Récits de vie, mémoire et fiction, assortis de quelques réflexions. Dans l’attente de vos remarques, et, pourquoi pas, de vos propres récits. Rendez-vous à la rubrique « commentaires ».
17 Juin 2019

Le pouvoir du crayon rouge. De lui dépend l’annotation du bulletin trimestriel, qui peut être assassine. On se défoule comme on peut, à coup d’humour facile. On y porte, sur des élèves que l’on ne connaît pas, des jugements définitifs qui peuvent les marquer à vie. S’y joue le livret scolaire à présenter à l’examen, qui peut valoir repêchage. S’y jouent les dossiers à présenter pour la suite des études, s’y joue en partie leur avenir.
Un pouvoir si fragile pourtant. Un pouvoir cher payé par des heures de routine.
Un pouvoir contesté de toutes parts.
Elles sont côte à côte, bonnes élèves sans histoires. Pourtant : « j’ai 13, elle a 14, pouvez-vous me dire pourquoi ? » Elle brandit les 2 copies consciencieusement annotées de rouge. Quel est le petit je ne sais quoi qui a fait pencher la balance ? Comment chiffrer une argumentation philosophique ? Peut-être a-t-elle raison ? J’élude, naturellement.
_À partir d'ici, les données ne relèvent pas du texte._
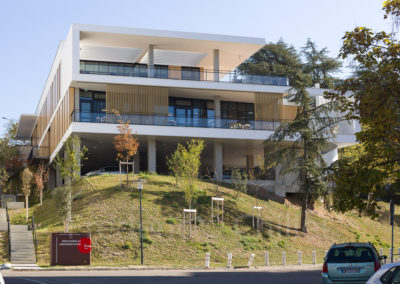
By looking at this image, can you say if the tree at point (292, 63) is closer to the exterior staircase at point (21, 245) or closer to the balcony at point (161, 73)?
the balcony at point (161, 73)

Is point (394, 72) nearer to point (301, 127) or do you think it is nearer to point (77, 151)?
point (301, 127)

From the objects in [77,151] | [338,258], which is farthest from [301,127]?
[338,258]

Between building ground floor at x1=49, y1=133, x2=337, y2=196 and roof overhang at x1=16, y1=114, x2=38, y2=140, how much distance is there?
17.4 m

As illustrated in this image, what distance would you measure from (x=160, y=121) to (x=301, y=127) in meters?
11.4

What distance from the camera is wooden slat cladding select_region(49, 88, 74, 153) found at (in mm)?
46800

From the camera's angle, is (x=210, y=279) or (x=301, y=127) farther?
(x=301, y=127)

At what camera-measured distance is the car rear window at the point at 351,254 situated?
15.8 metres

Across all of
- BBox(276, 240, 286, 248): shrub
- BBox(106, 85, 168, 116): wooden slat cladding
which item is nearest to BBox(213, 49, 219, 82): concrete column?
BBox(106, 85, 168, 116): wooden slat cladding

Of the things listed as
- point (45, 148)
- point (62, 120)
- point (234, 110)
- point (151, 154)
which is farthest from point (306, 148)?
point (45, 148)

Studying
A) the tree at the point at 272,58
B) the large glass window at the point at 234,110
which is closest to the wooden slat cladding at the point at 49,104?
the large glass window at the point at 234,110

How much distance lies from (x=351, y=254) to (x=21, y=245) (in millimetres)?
20921

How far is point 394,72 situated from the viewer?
58.2 ft

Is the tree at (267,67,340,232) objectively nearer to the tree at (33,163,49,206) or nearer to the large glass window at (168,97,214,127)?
the large glass window at (168,97,214,127)

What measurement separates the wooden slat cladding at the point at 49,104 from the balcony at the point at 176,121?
10.00 meters
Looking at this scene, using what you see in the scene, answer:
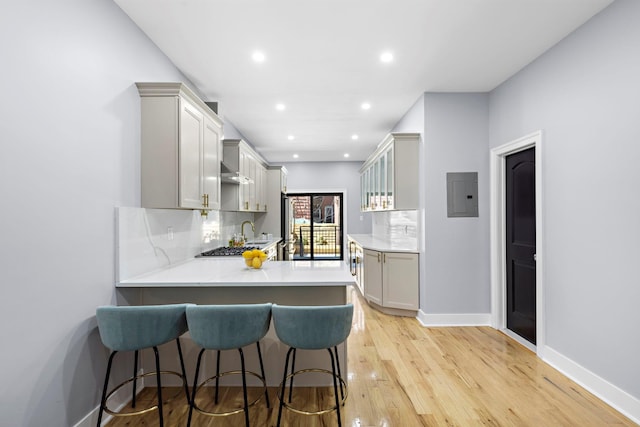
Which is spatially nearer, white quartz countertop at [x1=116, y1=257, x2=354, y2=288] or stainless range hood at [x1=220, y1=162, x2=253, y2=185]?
white quartz countertop at [x1=116, y1=257, x2=354, y2=288]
Un autre souvenir. J’arrive dans ma classe, pose ma sacoche sur le bureau, et en sors le paquet que j’ai fini de corriger aux aurores. « Je les distribue ? » Serviable, ce jeune homme se précipite. Aucune solennité, aucun classement croissant ou décroissant, j’ai l’habitude de banaliser cette petite cérémonie et la lui délègue bien volontiers.
Hélas, il arrive à sa copie. « 5 ! Encore ! » Le reste du paquet voltige de dépit sur mon bureau.
« C’est noté à la tête du client »
« j’y ai passé des heures »
« C’est du racisme », argument imparable. On m’a reproché, dans une autre classe, à une autre époque, une discrimination positive à l’égard d’étudiants africains qui raflaient toujours les meilleures notes. Comprenne qui pourra.
« En philo c’est la loterie. Il faut être d’accord avec les idées du prof ».
Pour leur prouver le contraire, je mets 15 à un devoir dont les convictions sont aux antipodes des miennes. Le devoir est d’une cohérence imparable, l’argumentation parfaitement logique. Mais dans la marge je refais le devoir pour aboutir à des conclusions diamétralement opposées. Cette joute me plait, elle est si rare au milieu des banalités de bon aloi.
Le bac semble parfois leur donner raison. Le redoublant de service qui annonce fièrement, le jour de la rentrée, un 12/20 au bac après une année d’ostensible mépris pour ma discipline.
A l’inverse une excellente élève qui récolte un 4/20 à l’examen…
Comment alors ne pas douter du jugement crânement affiché sur les travaux que j’ai entre les mains ?
Consciencieusement pourtant je fournis un corrigé standard imprimé sur la vieille ronéo à alcool. Le plan que j’aurais suivi si j’avais eu à répondre au sujet que j’ai posé. Un plan , un schéma qui me semble judicieux, à l’instant présent. Le plan que j’aurais fait maintenant, avec des années d’expérience derrière moi. Mais qu’aurais-je fait à leur âge, à leur place ? Et serais-je capable de créer moi-même ce que je leur demande de faire ?
On dit parfois qu’un critique littéraire est un écrivain raté, n’en est-il pas de même du prof qui juge et note à défaut de créer ? Mais critiquer, et juger, et trancher, c’est ce qu’on me demande. C’est ce qui semble résumer notre beau métier.